Studies that included a population that is representative of the wider population of people with CD was regarded as low risk in relation to participant representativeness. Where participants were recruited from coeliac support groups (which are known to have members that are not representative of the wider population (Butterworth et al.,
2004)), or other non-representative groups, the risk of selection bias was judged to be high.
Studies were judged on whether or not they employed an appropriate sampling method to discount selection bias, such as random sampling. Both the source and the method of sampling were considered in this assessment. Samples that were not likely to be representative of the wider population were given a lower rating than samples that provided the opportunity for a more representative sample to be selected.
2) Random variation/chance
Sample size calculation
Studies that reported a sample size calculation and the target population was reached were judged to be low risk with regards to random variation/chance.
3) Detection bias
Validity of adherence measures
In assessing the validity of adherence measures I considered the methods of measuring adherence to a GFD. Serological testing and
intestinal biopsy were considered to be valid measures, whereas self- reporting, interview or assessment by a healthcare professional (based on the patient’s self-reporting) were considered not to be valid measures of adherence.

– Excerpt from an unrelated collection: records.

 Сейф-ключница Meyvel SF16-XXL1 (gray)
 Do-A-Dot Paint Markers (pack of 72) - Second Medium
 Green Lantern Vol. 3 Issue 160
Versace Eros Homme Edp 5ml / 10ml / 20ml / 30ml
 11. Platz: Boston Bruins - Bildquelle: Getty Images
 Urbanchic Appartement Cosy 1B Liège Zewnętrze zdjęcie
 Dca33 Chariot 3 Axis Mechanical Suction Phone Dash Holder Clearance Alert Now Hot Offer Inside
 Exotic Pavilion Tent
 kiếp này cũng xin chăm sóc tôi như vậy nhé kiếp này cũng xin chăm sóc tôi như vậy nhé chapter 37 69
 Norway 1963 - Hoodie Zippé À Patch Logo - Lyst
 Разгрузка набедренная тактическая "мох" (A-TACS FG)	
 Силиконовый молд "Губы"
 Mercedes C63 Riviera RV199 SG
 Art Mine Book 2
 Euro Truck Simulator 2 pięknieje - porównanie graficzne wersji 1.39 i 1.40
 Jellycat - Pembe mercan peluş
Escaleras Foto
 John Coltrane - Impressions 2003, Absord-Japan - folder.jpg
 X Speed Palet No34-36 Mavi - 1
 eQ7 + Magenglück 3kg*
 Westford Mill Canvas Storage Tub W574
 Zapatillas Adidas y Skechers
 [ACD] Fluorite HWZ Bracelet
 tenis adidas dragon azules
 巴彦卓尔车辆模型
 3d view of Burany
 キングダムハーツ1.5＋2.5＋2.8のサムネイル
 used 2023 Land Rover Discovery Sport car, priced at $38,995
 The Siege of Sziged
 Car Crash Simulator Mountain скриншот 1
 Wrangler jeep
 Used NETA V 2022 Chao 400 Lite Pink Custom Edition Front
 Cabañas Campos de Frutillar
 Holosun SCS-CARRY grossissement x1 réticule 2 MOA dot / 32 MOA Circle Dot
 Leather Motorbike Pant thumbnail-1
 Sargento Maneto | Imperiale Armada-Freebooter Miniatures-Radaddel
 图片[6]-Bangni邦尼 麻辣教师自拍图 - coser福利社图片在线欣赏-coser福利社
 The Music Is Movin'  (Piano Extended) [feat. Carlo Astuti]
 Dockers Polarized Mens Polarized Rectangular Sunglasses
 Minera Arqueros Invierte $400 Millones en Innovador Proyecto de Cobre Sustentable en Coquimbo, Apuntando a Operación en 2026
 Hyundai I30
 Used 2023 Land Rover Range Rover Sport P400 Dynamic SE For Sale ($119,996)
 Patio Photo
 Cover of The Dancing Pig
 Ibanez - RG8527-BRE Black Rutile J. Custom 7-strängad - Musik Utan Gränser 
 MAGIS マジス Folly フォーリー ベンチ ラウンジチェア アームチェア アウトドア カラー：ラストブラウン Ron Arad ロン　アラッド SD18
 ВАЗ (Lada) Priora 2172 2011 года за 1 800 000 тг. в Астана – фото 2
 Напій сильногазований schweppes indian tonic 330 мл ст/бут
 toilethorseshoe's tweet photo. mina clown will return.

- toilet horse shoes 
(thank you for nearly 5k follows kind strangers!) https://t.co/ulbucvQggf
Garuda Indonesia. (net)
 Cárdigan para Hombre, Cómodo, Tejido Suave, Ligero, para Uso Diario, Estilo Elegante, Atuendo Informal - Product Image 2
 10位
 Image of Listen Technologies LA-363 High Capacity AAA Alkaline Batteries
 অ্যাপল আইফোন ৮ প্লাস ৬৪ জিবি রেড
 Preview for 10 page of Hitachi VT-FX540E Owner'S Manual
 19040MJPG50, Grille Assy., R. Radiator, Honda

Was follow-up the same for cases and controls (where applicable)? Were appropriate measures taken at follow-up?
4) Attrition bias
Loss to follow up
Participants who are lost to follow-up (where applicable) can lead to bias in the results and this can compromise the validity of the results. Participants who drop out of a study may differ in some way to those who continue to participate. Studies that showed a high loss to follow-up were rated as having a high risk of attrition bias.
5) Reporting bias
Appropriateness of analysis
Reporting bias was judged based upon whether the authors used an appropriate method of analysing the data. I also considered whether significance was likely to be a result of chance and whether missing data was dealt with appropriately.